Tally the lines of the records that contain the string "toyama", then give the total and nothing more.

## Data section
Content starts

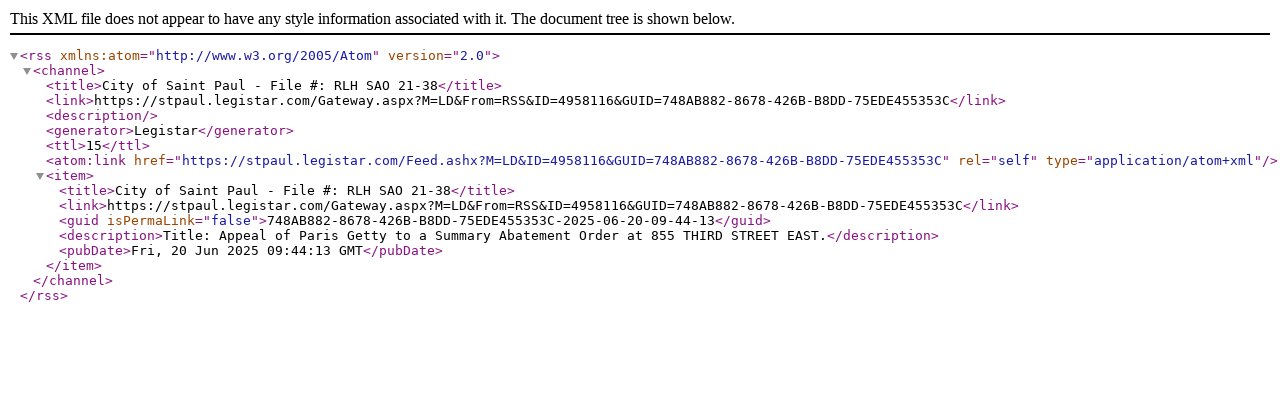

--- FILE ---
content_type: text/xml; charset=utf-8
request_url: https://stpaul.legistar.com/Feed.ashx?M=LD&amp;ID=4958116&amp;GUID=748AB882-8678-426B-B8DD-75EDE455353C
body_size: 676
content:
<?xml version="1.0" encoding="utf-8"?><rss version="2.0" xmlns:atom="http://www.w3.org/2005/Atom"><channel><title>City of Saint Paul - File #: RLH SAO 21-38</title><link>https://stpaul.legistar.com/Gateway.aspx?M=LD&amp;From=RSS&amp;ID=4958116&amp;GUID=748AB882-8678-426B-B8DD-75EDE455353C</link><description /><generator>Legistar</generator><ttl>15</ttl><atom:link href="https://stpaul.legistar.com/Feed.ashx?M=LD&amp;ID=4958116&amp;GUID=748AB882-8678-426B-B8DD-75EDE455353C" rel="self" type="application/atom+xml" /><item><title>City of Saint Paul - File #: RLH SAO 21-38</title><link>https://stpaul.legistar.com/Gateway.aspx?M=LD&amp;From=RSS&amp;ID=4958116&amp;GUID=748AB882-8678-426B-B8DD-75EDE455353C</link><guid isPermaLink="false">748AB882-8678-426B-B8DD-75EDE455353C-2025-06-20-09-44-13</guid><description>Title: Appeal of Paris Getty to a Summary Abatement Order at 855 THIRD STREET EAST.</description><pubDate>Fri, 20 Jun 2025 09:44:13 GMT</pubDate></item></channel></rss>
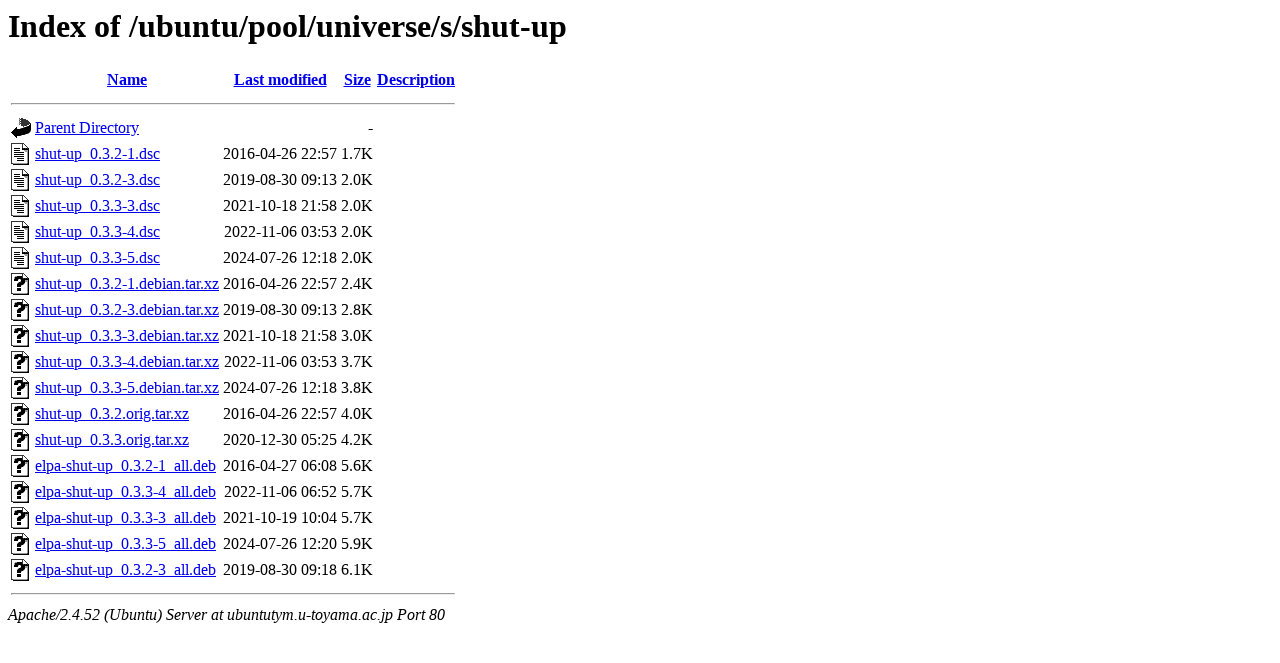

--- FILE ---
content_type: text/html;charset=UTF-8
request_url: http://ubuntutym.u-toyama.ac.jp/ubuntu/pool/universe/s/shut-up/?C=S;O=A
body_size: 796
content:
<!DOCTYPE HTML PUBLIC "-//W3C//DTD HTML 3.2 Final//EN">
<html>
 <head>
  <title>Index of /ubuntu/pool/universe/s/shut-up</title>
 </head>
 <body>
<h1>Index of /ubuntu/pool/universe/s/shut-up</h1>
  <table>
   <tr><th valign="top"><img src="/icons/blank.gif" alt="[ICO]"></th><th><a href="?C=N;O=A">Name</a></th><th><a href="?C=M;O=A">Last modified</a></th><th><a href="?C=S;O=D">Size</a></th><th><a href="?C=D;O=A">Description</a></th></tr>
   <tr><th colspan="5"><hr></th></tr>
<tr><td valign="top"><img src="/icons/back.gif" alt="[PARENTDIR]"></td><td><a href="/ubuntu/pool/universe/s/">Parent Directory</a></td><td>&nbsp;</td><td align="right">  - </td><td>&nbsp;</td></tr>
<tr><td valign="top"><img src="/icons/text.gif" alt="[TXT]"></td><td><a href="shut-up_0.3.2-1.dsc">shut-up_0.3.2-1.dsc</a></td><td align="right">2016-04-26 22:57  </td><td align="right">1.7K</td><td>&nbsp;</td></tr>
<tr><td valign="top"><img src="/icons/text.gif" alt="[TXT]"></td><td><a href="shut-up_0.3.2-3.dsc">shut-up_0.3.2-3.dsc</a></td><td align="right">2019-08-30 09:13  </td><td align="right">2.0K</td><td>&nbsp;</td></tr>
<tr><td valign="top"><img src="/icons/text.gif" alt="[TXT]"></td><td><a href="shut-up_0.3.3-3.dsc">shut-up_0.3.3-3.dsc</a></td><td align="right">2021-10-18 21:58  </td><td align="right">2.0K</td><td>&nbsp;</td></tr>
<tr><td valign="top"><img src="/icons/text.gif" alt="[TXT]"></td><td><a href="shut-up_0.3.3-4.dsc">shut-up_0.3.3-4.dsc</a></td><td align="right">2022-11-06 03:53  </td><td align="right">2.0K</td><td>&nbsp;</td></tr>
<tr><td valign="top"><img src="/icons/text.gif" alt="[TXT]"></td><td><a href="shut-up_0.3.3-5.dsc">shut-up_0.3.3-5.dsc</a></td><td align="right">2024-07-26 12:18  </td><td align="right">2.0K</td><td>&nbsp;</td></tr>
<tr><td valign="top"><img src="/icons/unknown.gif" alt="[   ]"></td><td><a href="shut-up_0.3.2-1.debian.tar.xz">shut-up_0.3.2-1.debian.tar.xz</a></td><td align="right">2016-04-26 22:57  </td><td align="right">2.4K</td><td>&nbsp;</td></tr>
<tr><td valign="top"><img src="/icons/unknown.gif" alt="[   ]"></td><td><a href="shut-up_0.3.2-3.debian.tar.xz">shut-up_0.3.2-3.debian.tar.xz</a></td><td align="right">2019-08-30 09:13  </td><td align="right">2.8K</td><td>&nbsp;</td></tr>
<tr><td valign="top"><img src="/icons/unknown.gif" alt="[   ]"></td><td><a href="shut-up_0.3.3-3.debian.tar.xz">shut-up_0.3.3-3.debian.tar.xz</a></td><td align="right">2021-10-18 21:58  </td><td align="right">3.0K</td><td>&nbsp;</td></tr>
<tr><td valign="top"><img src="/icons/unknown.gif" alt="[   ]"></td><td><a href="shut-up_0.3.3-4.debian.tar.xz">shut-up_0.3.3-4.debian.tar.xz</a></td><td align="right">2022-11-06 03:53  </td><td align="right">3.7K</td><td>&nbsp;</td></tr>
<tr><td valign="top"><img src="/icons/unknown.gif" alt="[   ]"></td><td><a href="shut-up_0.3.3-5.debian.tar.xz">shut-up_0.3.3-5.debian.tar.xz</a></td><td align="right">2024-07-26 12:18  </td><td align="right">3.8K</td><td>&nbsp;</td></tr>
<tr><td valign="top"><img src="/icons/unknown.gif" alt="[   ]"></td><td><a href="shut-up_0.3.2.orig.tar.xz">shut-up_0.3.2.orig.tar.xz</a></td><td align="right">2016-04-26 22:57  </td><td align="right">4.0K</td><td>&nbsp;</td></tr>
<tr><td valign="top"><img src="/icons/unknown.gif" alt="[   ]"></td><td><a href="shut-up_0.3.3.orig.tar.xz">shut-up_0.3.3.orig.tar.xz</a></td><td align="right">2020-12-30 05:25  </td><td align="right">4.2K</td><td>&nbsp;</td></tr>
<tr><td valign="top"><img src="/icons/unknown.gif" alt="[   ]"></td><td><a href="elpa-shut-up_0.3.2-1_all.deb">elpa-shut-up_0.3.2-1_all.deb</a></td><td align="right">2016-04-27 06:08  </td><td align="right">5.6K</td><td>&nbsp;</td></tr>
<tr><td valign="top"><img src="/icons/unknown.gif" alt="[   ]"></td><td><a href="elpa-shut-up_0.3.3-4_all.deb">elpa-shut-up_0.3.3-4_all.deb</a></td><td align="right">2022-11-06 06:52  </td><td align="right">5.7K</td><td>&nbsp;</td></tr>
<tr><td valign="top"><img src="/icons/unknown.gif" alt="[   ]"></td><td><a href="elpa-shut-up_0.3.3-3_all.deb">elpa-shut-up_0.3.3-3_all.deb</a></td><td align="right">2021-10-19 10:04  </td><td align="right">5.7K</td><td>&nbsp;</td></tr>
<tr><td valign="top"><img src="/icons/unknown.gif" alt="[   ]"></td><td><a href="elpa-shut-up_0.3.3-5_all.deb">elpa-shut-up_0.3.3-5_all.deb</a></td><td align="right">2024-07-26 12:20  </td><td align="right">5.9K</td><td>&nbsp;</td></tr>
<tr><td valign="top"><img src="/icons/unknown.gif" alt="[   ]"></td><td><a href="elpa-shut-up_0.3.2-3_all.deb">elpa-shut-up_0.3.2-3_all.deb</a></td><td align="right">2019-08-30 09:18  </td><td align="right">6.1K</td><td>&nbsp;</td></tr>
   <tr><th colspan="5"><hr></th></tr>
</table>
<address>Apache/2.4.52 (Ubuntu) Server at ubuntutym.u-toyama.ac.jp Port 80</address>
</body></html>
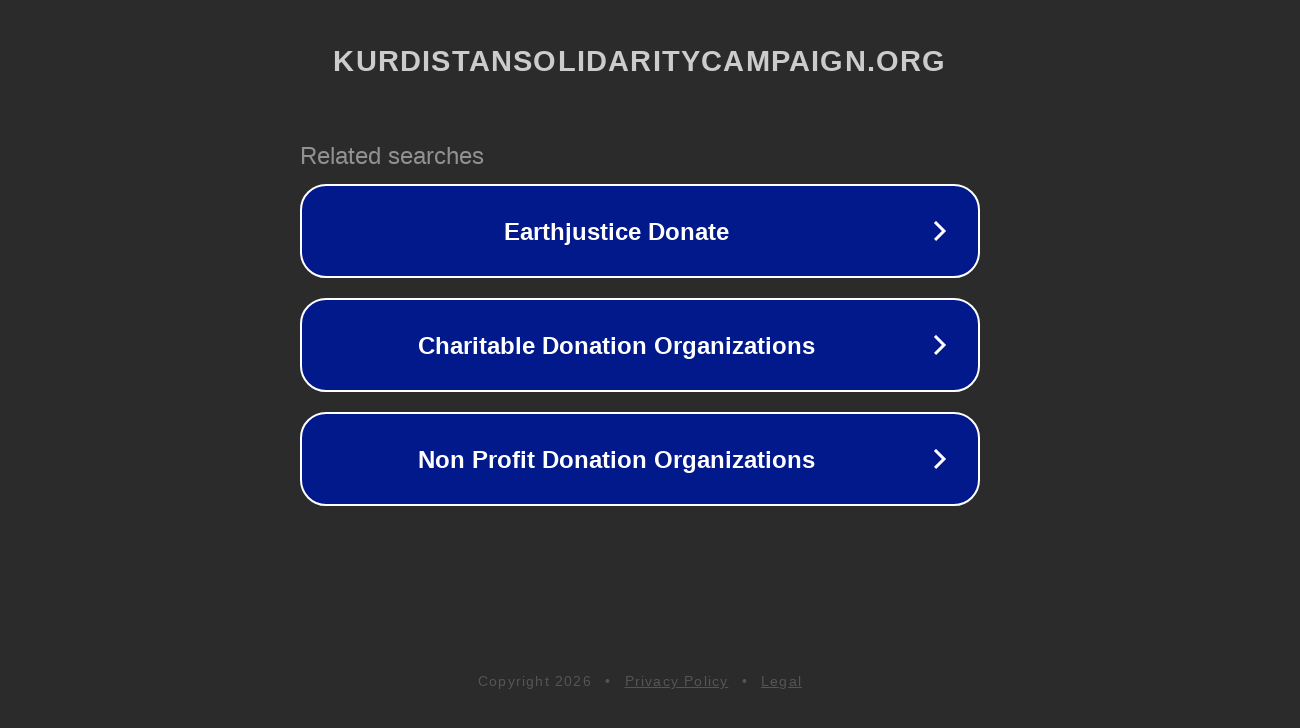

--- FILE ---
content_type: text/html; charset=utf-8
request_url: https://kurdistansolidaritycampaign.org/meleg-t%C3%A1rskeres%C5%91-kaposv%C3%A1ri.html
body_size: 1150
content:
<!doctype html>
<html data-adblockkey="MFwwDQYJKoZIhvcNAQEBBQADSwAwSAJBANDrp2lz7AOmADaN8tA50LsWcjLFyQFcb/P2Txc58oYOeILb3vBw7J6f4pamkAQVSQuqYsKx3YzdUHCvbVZvFUsCAwEAAQ==_H3Gf5rZ1lkR4nn393CABKk4XfVctgYSFGq1pBUYXqTprzx+6+KeG8rcr7vfKGaKnW+P9JQbyKMoPm4/XshnBhg==" lang="en" style="background: #2B2B2B;">
<head>
    <meta charset="utf-8">
    <meta name="viewport" content="width=device-width, initial-scale=1">
    <link rel="icon" href="[data-uri]">
    <link rel="preconnect" href="https://www.google.com" crossorigin>
</head>
<body>
<div id="target" style="opacity: 0"></div>
<script>window.park = "[base64]";</script>
<script src="/bzlaLAOMw.js"></script>
</body>
</html>
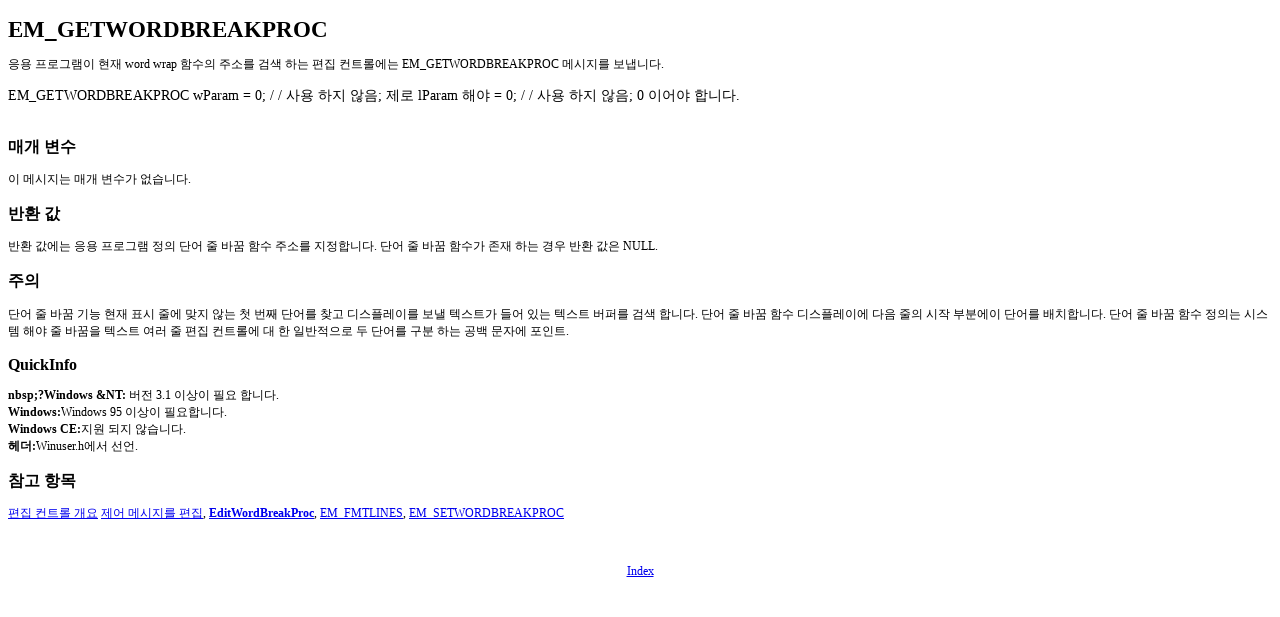

--- FILE ---
content_type: text/html
request_url: https://kydsoft.com/winui/kr/devdoc/live/pdui/editcon_78kj.htm
body_size: 844
content:
<!DOCTYPE HTML PUBLIC "-//W3C//DTD HTML 3.2 Final//EN">
<HTML dir=ltr>
<HEAD>
<meta http-equiv="Content-Language" content="ko">
<META HTTP-EQUIV="Content-Type" Content="text/html; charset=ks_c_5601-1987">
<title>EM_GETWORDBREAKPROC</title>
<link disabled rel=stylesheet href=../../backsdk3.css>
<style type="text/css">
@import url(../../backsdk4.css);</style>
</HEAD>
<BODY BGCOLOR=#FFFFFF   TEXT=#000000  >

<h1><a name="_win32_em_getwordbreakproc"></a> EM_GETWORDBREAKPROC</h1>
<p>
응용 프로그램이 현재 word wrap 함수의 주소를 검색 하는 편집 컨트롤에는 EM_GETWORDBREAKPROC 메시지를 보냅니다.</p>
<pre><code>EM_GETWORDBREAKPROC wParam = 0; / / 사용 하지 않음; 제로 lParam 해야 = 0; / / 사용 하지 않음; 0 이어야 합니다. 
 </code></pre>
<h4>매개 변수</h4>
<p>
이 메시지는 매개 변수가 없습니다.</p>
<h4>반환 값</h4>
<p>
반환 값에는 응용 프로그램 정의 단어 줄 바꿈 함수 주소를 지정합니다. 단어 줄 바꿈 함수가 존재 하는 경우 반환 값은 NULL.</p>
<h4>주의</h4>
<p>
단어 줄 바꿈 기능 현재 표시 줄에 맞지 않는 첫 번째 단어를 찾고 디스플레이를 보낼 텍스트가 들어 있는 텍스트 버퍼를 검색 합니다. 단어 줄 바꿈 함수 디스플레이에 다음 줄의 시작 부분에이 단어를 배치합니다. 단어 줄 바꿈 함수 정의는 시스템 해야 줄 바꿈을 텍스트 여러 줄 편집 컨트롤에 대 한 일반적으로 두 단어를 구분 하는 공백 문자에 포인트.</p>
<h4>QuickInfo</h4>
<p>
 <b>nbsp;?Windows &NT: </b>버전 3.1 이상이 필요 합니다.<br><b>Windows:</b>Windows 95 이상이 필요합니다.<br><b>Windows CE:</b>지원 되지 않습니다.<br><b>헤더:</b>Winuser.h에서 선언.</p>
<h4>참고 항목</h4>
<p>
<a href="editcon_4uwj.htm">편집 컨트롤 개요</a> <a href="editcon_3xyr.htm">제어 메시지를 편집</a>, <a href="editcon_9l7n.htm"><b>EditWordBreakProc</b></a>, <a href="editcon_3ynn.htm">EM_FMTLINES</a>, <a href="editcon_93tv.htm">EM_SETWORDBREAKPROC</a> </p>
<p>&nbsp;</p><p align="center"><span lang="en-us"><a href="../../../index.htm">Index</a></span></p>

</body>
</HTML>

Content ends

## Reply
2